[[ EXTRACTED MATERIAL open ]]

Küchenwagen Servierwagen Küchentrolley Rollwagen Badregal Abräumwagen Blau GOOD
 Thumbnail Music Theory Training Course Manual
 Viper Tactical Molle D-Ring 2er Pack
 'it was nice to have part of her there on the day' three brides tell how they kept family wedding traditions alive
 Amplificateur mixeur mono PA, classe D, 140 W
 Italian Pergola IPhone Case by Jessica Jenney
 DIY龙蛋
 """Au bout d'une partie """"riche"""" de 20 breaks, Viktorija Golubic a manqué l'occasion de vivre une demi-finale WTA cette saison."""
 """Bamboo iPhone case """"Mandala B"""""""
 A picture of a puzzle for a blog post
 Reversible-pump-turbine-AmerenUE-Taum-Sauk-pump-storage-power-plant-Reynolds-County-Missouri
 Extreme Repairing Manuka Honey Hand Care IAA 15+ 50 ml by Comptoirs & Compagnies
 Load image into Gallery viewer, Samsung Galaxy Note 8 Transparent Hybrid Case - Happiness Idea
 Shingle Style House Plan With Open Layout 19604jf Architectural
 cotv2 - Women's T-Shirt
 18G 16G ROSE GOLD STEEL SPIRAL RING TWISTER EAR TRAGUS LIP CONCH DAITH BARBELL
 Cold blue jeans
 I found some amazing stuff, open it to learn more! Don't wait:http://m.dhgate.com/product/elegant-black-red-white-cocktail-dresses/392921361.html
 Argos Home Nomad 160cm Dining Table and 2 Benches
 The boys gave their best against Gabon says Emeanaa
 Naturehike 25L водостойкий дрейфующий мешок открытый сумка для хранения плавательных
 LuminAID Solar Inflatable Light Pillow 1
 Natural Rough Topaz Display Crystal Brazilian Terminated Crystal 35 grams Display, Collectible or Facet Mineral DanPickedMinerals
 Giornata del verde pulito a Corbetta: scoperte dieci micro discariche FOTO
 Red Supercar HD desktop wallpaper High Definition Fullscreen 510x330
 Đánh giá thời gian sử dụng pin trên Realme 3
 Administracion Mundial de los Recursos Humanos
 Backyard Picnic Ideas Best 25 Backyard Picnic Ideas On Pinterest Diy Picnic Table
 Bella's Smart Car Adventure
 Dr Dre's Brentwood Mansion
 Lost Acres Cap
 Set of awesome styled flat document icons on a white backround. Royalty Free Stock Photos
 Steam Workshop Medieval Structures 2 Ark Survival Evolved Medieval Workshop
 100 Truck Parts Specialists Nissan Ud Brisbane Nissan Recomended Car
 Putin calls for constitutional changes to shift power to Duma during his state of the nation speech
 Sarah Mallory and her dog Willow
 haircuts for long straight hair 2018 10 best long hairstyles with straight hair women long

[[ EXTRACTED MATERIAL closed ]]

TASK INSTRUCTIONS:
In the listing, find every line with the word "white" and state how many there are, nothing more.

TASK RESULT:
2